[Extracted information Boundary: Start]

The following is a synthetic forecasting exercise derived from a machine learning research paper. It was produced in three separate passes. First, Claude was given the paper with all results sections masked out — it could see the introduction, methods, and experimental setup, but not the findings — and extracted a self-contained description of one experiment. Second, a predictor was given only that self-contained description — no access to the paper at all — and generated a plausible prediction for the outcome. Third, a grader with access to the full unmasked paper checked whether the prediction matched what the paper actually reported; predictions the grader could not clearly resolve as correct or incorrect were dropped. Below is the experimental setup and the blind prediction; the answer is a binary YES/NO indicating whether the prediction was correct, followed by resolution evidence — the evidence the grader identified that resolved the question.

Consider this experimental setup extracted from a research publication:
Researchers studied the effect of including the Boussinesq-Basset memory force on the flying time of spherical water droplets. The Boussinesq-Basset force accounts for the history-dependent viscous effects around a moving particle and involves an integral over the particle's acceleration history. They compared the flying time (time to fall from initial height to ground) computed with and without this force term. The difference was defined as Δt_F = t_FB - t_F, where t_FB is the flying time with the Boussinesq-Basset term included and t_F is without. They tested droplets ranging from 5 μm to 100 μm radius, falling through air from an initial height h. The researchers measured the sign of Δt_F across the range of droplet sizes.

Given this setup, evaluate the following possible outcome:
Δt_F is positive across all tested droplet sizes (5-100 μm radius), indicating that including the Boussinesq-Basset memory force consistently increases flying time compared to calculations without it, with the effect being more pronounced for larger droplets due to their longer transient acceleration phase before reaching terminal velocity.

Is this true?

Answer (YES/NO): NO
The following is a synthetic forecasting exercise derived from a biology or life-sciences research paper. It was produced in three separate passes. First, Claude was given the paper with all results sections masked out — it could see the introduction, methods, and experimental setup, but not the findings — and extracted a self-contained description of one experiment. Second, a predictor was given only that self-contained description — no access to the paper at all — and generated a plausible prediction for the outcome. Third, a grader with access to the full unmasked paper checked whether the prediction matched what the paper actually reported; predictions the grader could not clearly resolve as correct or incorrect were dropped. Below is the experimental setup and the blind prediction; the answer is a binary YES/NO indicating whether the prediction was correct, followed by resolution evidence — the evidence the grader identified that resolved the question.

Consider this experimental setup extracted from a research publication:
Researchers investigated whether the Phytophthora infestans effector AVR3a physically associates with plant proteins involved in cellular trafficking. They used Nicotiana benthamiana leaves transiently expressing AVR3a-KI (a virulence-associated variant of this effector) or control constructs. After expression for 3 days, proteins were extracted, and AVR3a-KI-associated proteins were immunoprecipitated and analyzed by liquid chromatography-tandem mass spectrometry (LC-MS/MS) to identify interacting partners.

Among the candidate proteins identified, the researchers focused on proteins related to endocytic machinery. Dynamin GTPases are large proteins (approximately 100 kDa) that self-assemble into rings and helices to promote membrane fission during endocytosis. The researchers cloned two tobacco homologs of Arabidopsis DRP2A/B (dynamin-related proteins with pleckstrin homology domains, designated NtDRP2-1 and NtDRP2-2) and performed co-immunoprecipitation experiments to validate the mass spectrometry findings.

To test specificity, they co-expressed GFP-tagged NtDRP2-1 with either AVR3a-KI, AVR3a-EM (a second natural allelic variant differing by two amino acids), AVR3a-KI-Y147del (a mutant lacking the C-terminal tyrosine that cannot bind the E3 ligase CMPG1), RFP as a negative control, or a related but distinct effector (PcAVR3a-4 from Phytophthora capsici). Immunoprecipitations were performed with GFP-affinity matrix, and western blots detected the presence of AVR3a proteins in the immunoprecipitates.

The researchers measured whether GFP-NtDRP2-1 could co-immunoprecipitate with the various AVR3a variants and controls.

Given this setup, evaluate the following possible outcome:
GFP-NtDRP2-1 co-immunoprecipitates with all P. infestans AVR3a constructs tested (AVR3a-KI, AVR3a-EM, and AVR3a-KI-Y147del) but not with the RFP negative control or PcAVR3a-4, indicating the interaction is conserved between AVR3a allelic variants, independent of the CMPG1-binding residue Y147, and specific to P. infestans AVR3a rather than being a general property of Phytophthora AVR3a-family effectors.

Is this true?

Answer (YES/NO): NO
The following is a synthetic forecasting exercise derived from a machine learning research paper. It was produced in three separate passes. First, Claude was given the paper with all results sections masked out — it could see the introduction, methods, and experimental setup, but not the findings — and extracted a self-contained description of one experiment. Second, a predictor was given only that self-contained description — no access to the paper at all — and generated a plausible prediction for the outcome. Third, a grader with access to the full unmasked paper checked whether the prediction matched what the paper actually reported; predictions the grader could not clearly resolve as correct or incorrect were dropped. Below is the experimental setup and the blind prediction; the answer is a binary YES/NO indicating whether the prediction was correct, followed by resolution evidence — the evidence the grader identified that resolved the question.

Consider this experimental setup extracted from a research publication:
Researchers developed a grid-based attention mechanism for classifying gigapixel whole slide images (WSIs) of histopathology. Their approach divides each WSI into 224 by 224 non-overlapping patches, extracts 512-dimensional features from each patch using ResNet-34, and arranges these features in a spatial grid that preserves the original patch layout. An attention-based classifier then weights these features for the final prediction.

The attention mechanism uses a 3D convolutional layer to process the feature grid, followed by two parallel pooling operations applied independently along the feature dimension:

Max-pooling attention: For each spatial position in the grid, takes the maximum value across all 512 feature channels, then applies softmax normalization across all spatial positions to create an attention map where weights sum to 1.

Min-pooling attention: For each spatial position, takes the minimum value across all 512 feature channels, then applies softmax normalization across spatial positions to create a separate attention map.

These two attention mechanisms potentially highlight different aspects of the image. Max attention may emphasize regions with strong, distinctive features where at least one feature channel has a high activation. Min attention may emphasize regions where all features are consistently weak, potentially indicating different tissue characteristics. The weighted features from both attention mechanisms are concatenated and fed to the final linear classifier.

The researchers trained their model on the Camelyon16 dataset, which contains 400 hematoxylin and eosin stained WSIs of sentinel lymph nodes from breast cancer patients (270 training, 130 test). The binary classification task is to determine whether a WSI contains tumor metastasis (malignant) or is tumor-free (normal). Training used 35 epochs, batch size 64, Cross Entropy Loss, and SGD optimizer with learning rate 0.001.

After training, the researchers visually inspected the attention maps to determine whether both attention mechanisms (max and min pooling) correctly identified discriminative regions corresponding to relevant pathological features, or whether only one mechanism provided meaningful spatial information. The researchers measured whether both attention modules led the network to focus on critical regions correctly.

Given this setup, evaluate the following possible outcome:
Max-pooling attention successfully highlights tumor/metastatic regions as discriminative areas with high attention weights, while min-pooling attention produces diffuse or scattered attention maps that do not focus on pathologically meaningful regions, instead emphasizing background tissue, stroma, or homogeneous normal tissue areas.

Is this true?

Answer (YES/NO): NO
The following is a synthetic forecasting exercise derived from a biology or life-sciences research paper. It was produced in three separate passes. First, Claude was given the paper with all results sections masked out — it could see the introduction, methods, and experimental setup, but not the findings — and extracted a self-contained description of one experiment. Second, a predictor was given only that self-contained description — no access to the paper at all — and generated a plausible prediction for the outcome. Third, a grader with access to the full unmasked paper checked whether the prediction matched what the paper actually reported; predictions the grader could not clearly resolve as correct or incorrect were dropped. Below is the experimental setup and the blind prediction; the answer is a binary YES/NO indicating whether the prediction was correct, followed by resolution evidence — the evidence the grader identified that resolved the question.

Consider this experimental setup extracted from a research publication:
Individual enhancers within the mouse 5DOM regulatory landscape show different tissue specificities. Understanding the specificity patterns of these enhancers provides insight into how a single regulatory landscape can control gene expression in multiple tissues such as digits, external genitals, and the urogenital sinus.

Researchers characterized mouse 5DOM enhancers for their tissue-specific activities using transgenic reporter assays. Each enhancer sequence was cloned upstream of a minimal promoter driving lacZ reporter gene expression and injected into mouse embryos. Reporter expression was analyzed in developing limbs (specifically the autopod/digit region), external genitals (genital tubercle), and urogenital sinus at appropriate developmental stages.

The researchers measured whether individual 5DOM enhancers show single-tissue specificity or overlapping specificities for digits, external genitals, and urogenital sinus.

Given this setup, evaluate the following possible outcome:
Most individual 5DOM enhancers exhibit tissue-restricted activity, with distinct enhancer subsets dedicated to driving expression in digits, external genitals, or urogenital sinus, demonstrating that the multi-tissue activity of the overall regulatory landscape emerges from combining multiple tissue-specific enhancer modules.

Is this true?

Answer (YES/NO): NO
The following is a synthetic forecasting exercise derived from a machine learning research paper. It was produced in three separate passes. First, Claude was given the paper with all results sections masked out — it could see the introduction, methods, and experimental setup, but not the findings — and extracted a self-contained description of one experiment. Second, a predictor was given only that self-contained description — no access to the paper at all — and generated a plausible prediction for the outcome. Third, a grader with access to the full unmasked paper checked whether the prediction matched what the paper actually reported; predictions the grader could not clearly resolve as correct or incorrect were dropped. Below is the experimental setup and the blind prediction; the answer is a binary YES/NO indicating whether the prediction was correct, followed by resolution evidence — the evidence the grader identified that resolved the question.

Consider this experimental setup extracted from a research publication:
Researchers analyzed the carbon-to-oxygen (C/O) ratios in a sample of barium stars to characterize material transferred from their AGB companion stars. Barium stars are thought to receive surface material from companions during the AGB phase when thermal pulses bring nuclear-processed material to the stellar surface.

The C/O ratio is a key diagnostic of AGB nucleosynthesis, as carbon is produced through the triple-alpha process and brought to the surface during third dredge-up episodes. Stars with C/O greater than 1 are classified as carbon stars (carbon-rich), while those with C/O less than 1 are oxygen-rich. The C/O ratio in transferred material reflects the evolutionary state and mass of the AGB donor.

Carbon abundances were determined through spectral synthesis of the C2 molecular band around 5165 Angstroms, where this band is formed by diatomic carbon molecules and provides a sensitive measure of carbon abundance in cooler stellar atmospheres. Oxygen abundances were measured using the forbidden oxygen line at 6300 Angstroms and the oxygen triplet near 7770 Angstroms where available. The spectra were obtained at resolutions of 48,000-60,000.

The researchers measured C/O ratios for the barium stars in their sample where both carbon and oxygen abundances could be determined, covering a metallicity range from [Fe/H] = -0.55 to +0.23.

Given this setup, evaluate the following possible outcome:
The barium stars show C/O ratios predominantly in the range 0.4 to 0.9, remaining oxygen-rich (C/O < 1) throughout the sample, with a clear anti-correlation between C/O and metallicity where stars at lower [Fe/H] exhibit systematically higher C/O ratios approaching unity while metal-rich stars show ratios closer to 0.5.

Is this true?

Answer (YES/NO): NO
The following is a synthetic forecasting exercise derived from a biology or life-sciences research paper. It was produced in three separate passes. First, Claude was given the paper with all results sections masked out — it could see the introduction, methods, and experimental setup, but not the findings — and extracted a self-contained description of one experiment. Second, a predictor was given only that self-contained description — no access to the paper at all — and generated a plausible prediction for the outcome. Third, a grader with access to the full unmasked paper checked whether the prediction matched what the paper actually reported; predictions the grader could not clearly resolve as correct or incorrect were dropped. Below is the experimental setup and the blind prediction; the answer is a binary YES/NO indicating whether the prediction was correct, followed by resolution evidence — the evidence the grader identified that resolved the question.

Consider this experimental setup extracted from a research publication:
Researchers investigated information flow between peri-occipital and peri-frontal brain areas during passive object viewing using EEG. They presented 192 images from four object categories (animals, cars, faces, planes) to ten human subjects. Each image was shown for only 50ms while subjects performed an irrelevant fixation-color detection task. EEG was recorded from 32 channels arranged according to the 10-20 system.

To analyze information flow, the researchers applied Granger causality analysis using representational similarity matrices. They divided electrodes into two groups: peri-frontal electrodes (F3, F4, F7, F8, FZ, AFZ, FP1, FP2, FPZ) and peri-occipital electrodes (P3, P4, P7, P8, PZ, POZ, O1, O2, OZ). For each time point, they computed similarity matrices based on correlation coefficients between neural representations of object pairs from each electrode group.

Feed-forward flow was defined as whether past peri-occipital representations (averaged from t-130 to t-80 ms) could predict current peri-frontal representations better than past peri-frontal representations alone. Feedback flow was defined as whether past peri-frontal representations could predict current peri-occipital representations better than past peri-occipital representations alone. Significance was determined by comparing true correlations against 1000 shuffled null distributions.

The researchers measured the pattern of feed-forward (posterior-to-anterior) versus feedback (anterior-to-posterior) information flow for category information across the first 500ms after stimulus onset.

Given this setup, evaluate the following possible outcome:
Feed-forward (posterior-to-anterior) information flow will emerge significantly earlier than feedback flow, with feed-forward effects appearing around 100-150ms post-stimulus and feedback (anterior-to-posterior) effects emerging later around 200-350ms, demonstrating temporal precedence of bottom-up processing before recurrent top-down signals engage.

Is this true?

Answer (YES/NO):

[Extracted information Boundary: End]

How to complete this task:
Working from the entries above, return all lines that contain "related".

Final answer:
Among the candidate proteins identified, the researchers focused on proteins related to endocytic machinery. Dynamin GTPases are large proteins (approximately 100 kDa) that self-assemble into rings and helices to promote membrane fission during endocytosis. The researchers cloned two tobacco homologs of Arabidopsis DRP2A/B (dynamin-related proteins with pleckstrin homology domains, designated NtDRP2-1 and NtDRP2-2) and performed co-immunoprecipitation experiments to validate the mass spectrometry findings.
To test specificity, they co-expressed GFP-tagged NtDRP2-1 with either AVR3a-KI, AVR3a-EM (a second natural allelic variant differing by two amino acids), AVR3a-KI-Y147del (a mutant lacking the C-terminal tyrosine that cannot bind the E3 ligase CMPG1), RFP as a negative control, or a related but distinct effector (PcAVR3a-4 from Phytophthora capsici). Immunoprecipitations were performed with GFP-affinity matrix, and western blots detected the presence of AVR3a proteins in the immunoprecipitates.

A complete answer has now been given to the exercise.